HELOCs are a highly recommended strategy for buying more property.
What are the benefits of leveraging real estate to build wealth?
Along with increasing your potential ROI, there are other reasons to consider leveraging real estate.
- Increased monthly cash flow: You might have enough cash on hand to buy one real estate investment outright. Through leverage, though, you can buy more properties and generate more rental income.
- Increased tax deductions: Real estate investors can often deduct mortgage payments and rental property improvement expenses from their taxes. The more real estate investments you have, the more you can deduct.

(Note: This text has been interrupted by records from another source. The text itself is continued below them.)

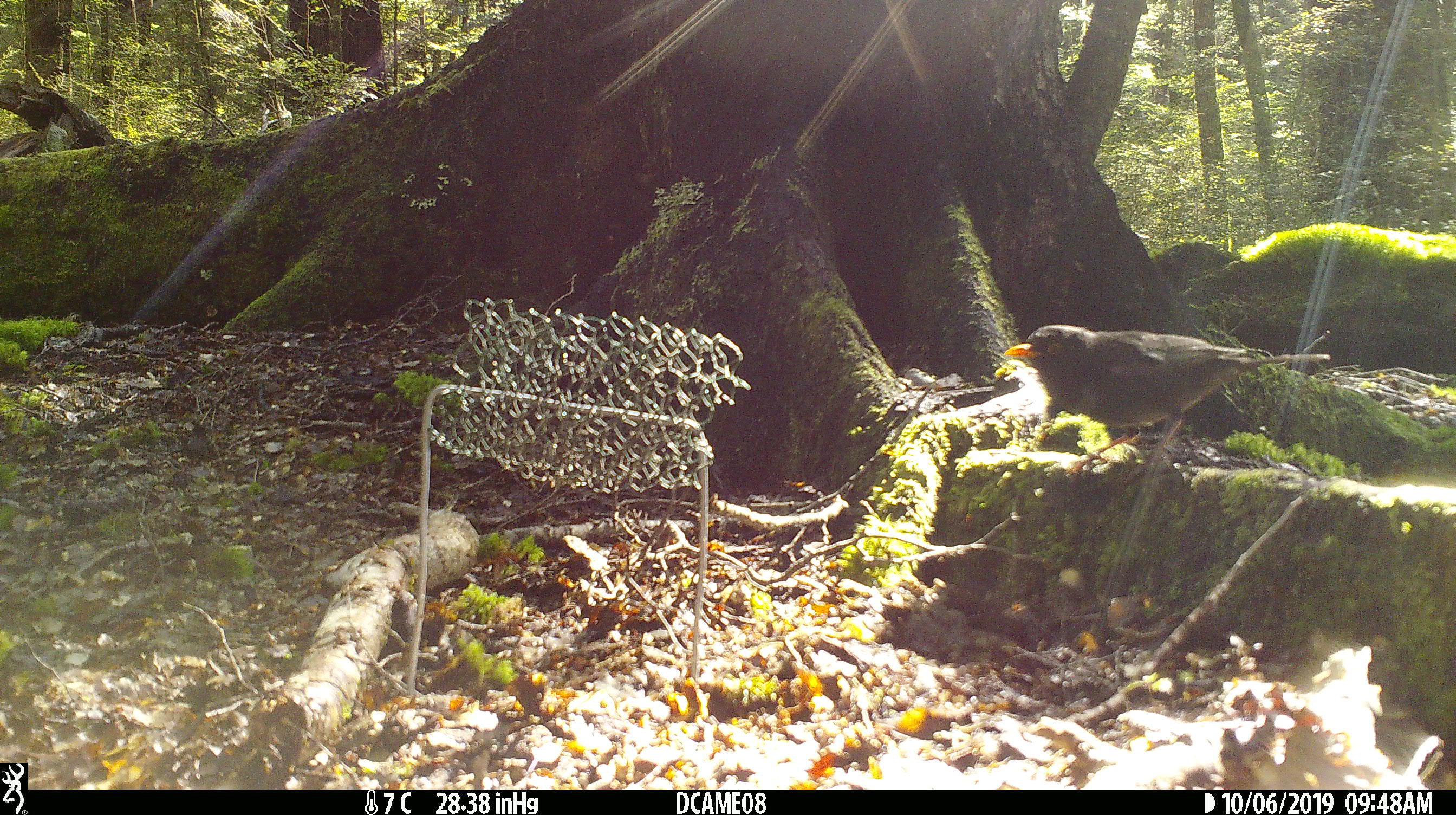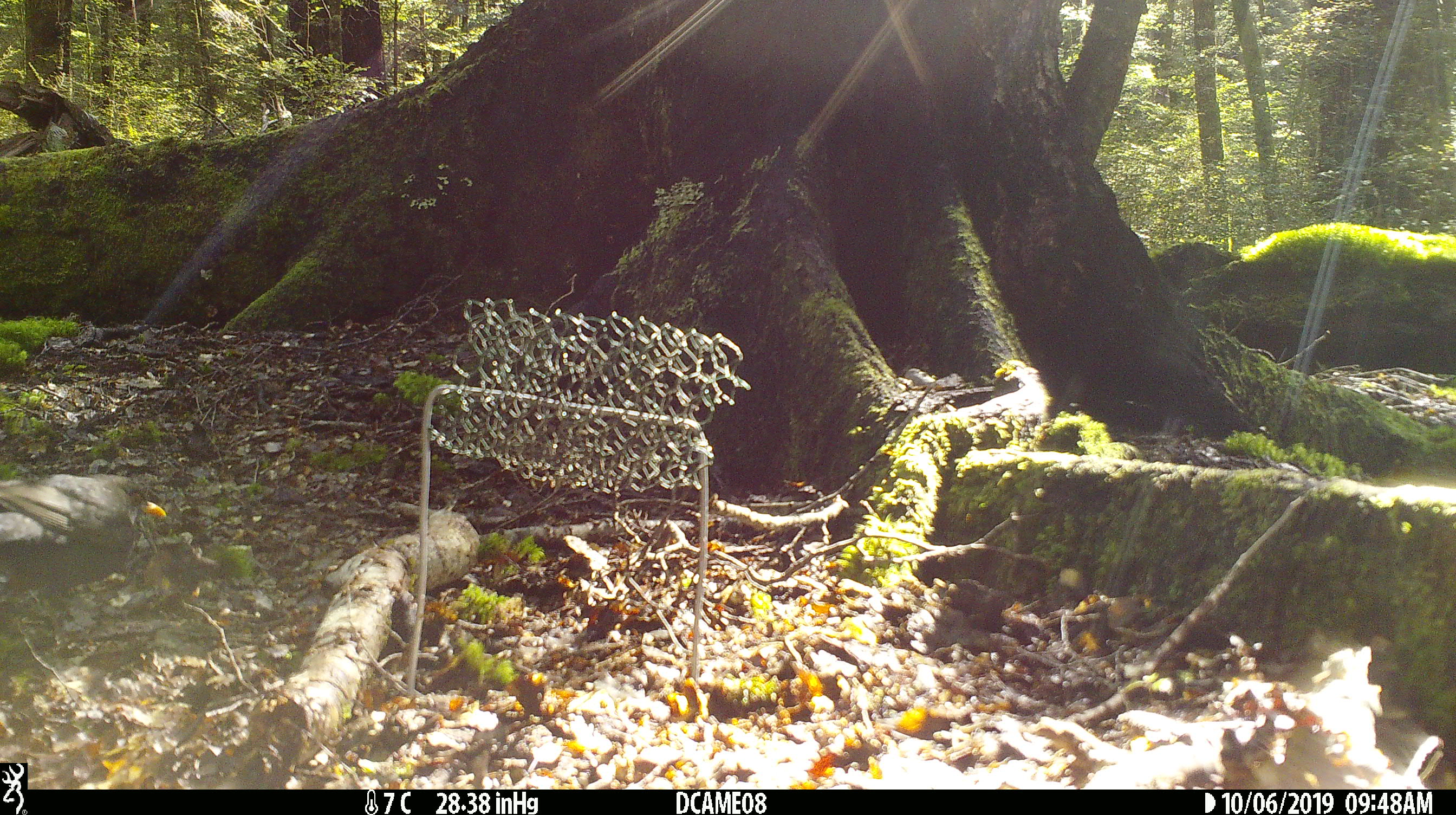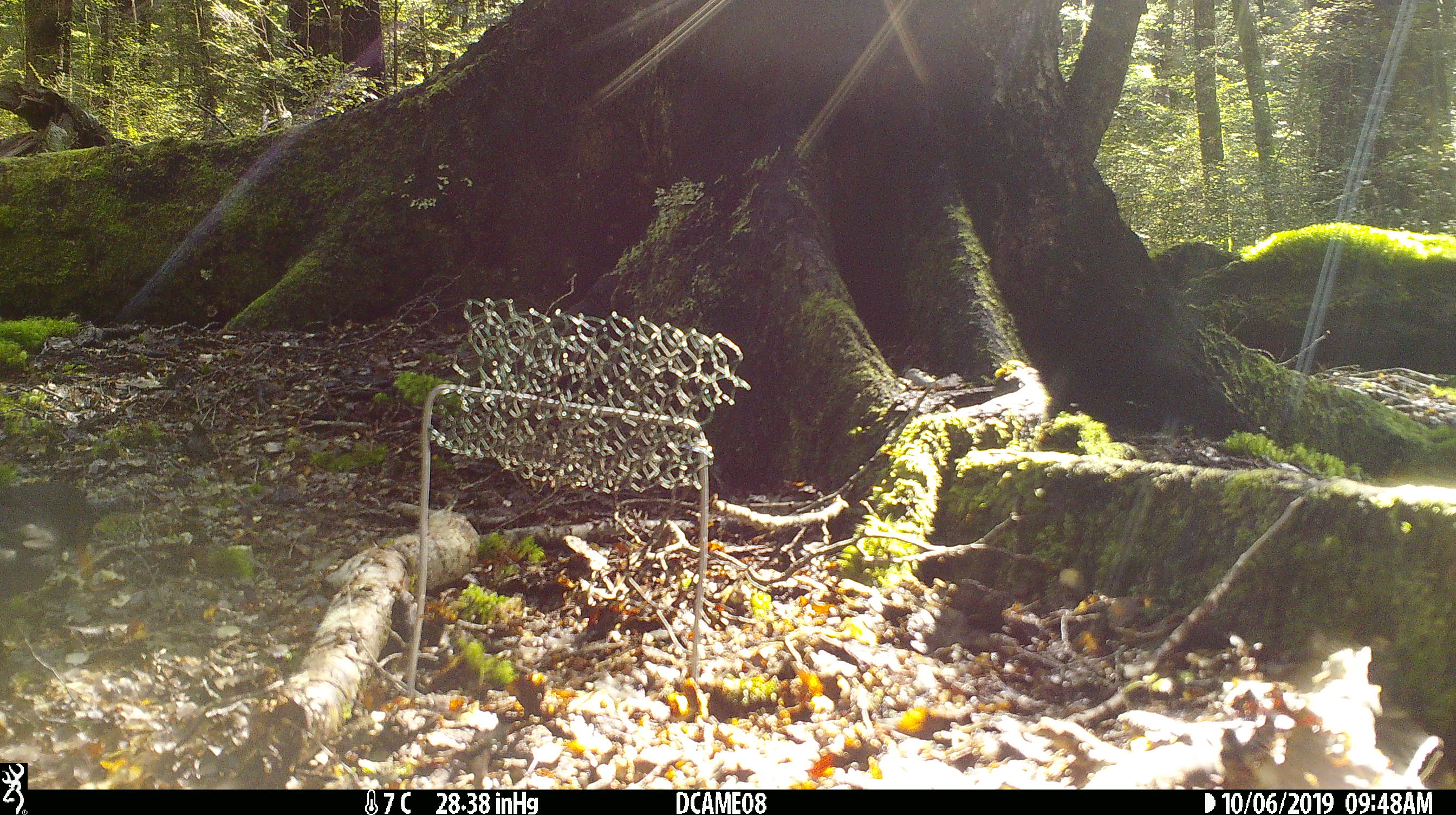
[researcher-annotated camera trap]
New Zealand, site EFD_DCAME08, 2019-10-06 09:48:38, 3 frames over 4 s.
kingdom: Animalia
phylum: Chordata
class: Aves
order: Passeriformes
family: Turdidae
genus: Turdus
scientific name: Turdus merula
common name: eurasian blackbird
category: blackbird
Blackbird (eurasian blackbird) (Turdus merula).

- Diversity decreases risk: Leverage enables you to buy more rental properties—ideally in different classes—which can insulate you from the dangers of real estate investing.
What are the risks of leveraging real estate?

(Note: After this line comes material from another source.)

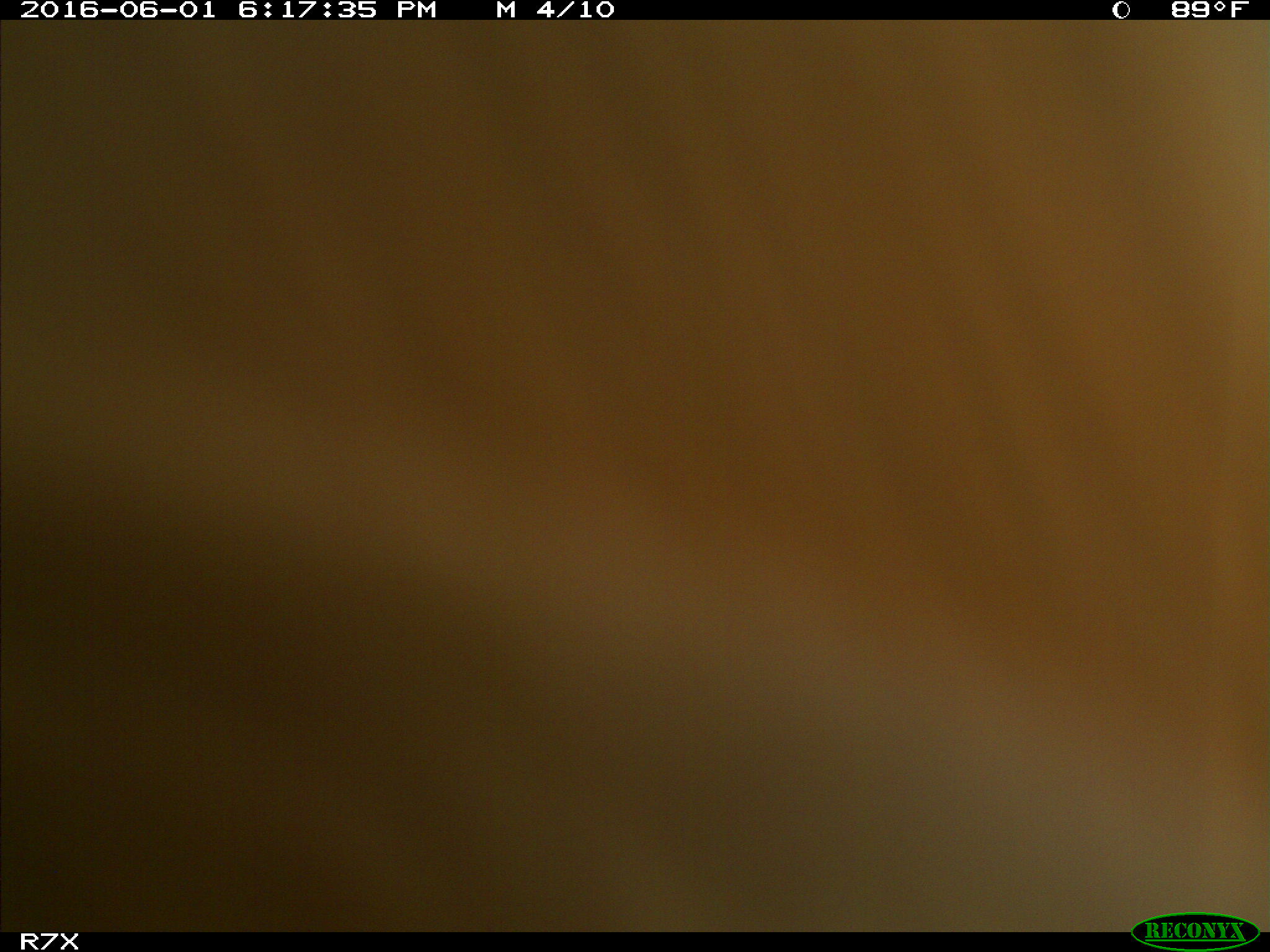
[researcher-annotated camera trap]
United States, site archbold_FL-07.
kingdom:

While leveraging real estate can be an excellent way to build wealth, it’s not risk-free.
1. Risk of foreclosure
When you leverage your real estate, keep in mind a lender will hold a lien, which is a mortgage or a deed of trust against your property. The lender thus has the power to foreclose on your property if you default on your loan, which means you would lose everything you invested into this property.
2. Lender terms
Decide carefully who you do business with.
When leveraging real estate, investors do not have consumer protection because real estate loans are considered business loans. You want to steer clear of any lenders who seem dishonest or unethical. High interest rates are a red flag, as are unfair lender terms or hidden fees in the fine print of your contract.

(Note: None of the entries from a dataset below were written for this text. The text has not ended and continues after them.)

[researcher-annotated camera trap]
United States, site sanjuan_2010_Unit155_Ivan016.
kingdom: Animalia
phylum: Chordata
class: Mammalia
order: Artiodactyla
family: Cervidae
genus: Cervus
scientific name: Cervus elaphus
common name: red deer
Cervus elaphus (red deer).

What if the value of your property depreciates instead of rises? If this happens, you’ll owe more than your property’s worth. This is definitely not building wealth as you intended.
For example, let’s say the value of that $500,000 property goes down 5% in your first year of ownership. Your $100,000 investment is now worth $75,000, and your net worth has dropped $25,000.
If you bought a $100,000 house in an all-cash purchase, a 5% drop would decrease its value by $5,000. Yes, your net worth still decreased—but that’s better than losing $25,000.
4. Loss of rental income
Your finances can take another hit should rents fall alongside property values. Keep in mind that your rental properties’ value is directly based on what rates you can charge your tenants. Tenants will pay less in a decreasing and competitive market, which means your income decreases. If this happens, you may not have enough monthly income to make your mortgage payment, and you might take a loss on your investment if the situation does not improve quickly.
This is an example of overleverage, which means you owe more on your loan than your monthly cash flow brings in. For instance, let’s say that you have two properties with monthly mortgages totaling $2,000. If your monthly rental income drops to $1,500, you’re now overleveraged by $500 a month.
Of course, the more properties you leverage, the bigger the hit you’ll take. Leveraging more real estate can multiply your ROI through housing appreciation, but the inverse—depreciation of assets—is true, too. Your net worth falls if you own one depreciating property and obviously falls even faster the more depreciating properties you own.
Keeping in mind the risks, leveraging real estate to build wealth is still an excellent financial investment. By minimizing these dangers, you can potentially grow your net worth and your real estate investing business.
As the saying goes, there’s no reward without risk.
Be thorough in your due diligence. Check out an investment property carefully and the reputability of your lender. If the market is not headed in the direction you would like, be willing to wait long-term for it to go back up again.
After all, when it comes to the real estate market, what goes down must eventually go back up. You may have to be a little extra patient when leveraging real estate to build wealth. But that doesn’t mean leveraging is a bad idea because the increased financial benefits tend to outweigh the risks in this type of investment.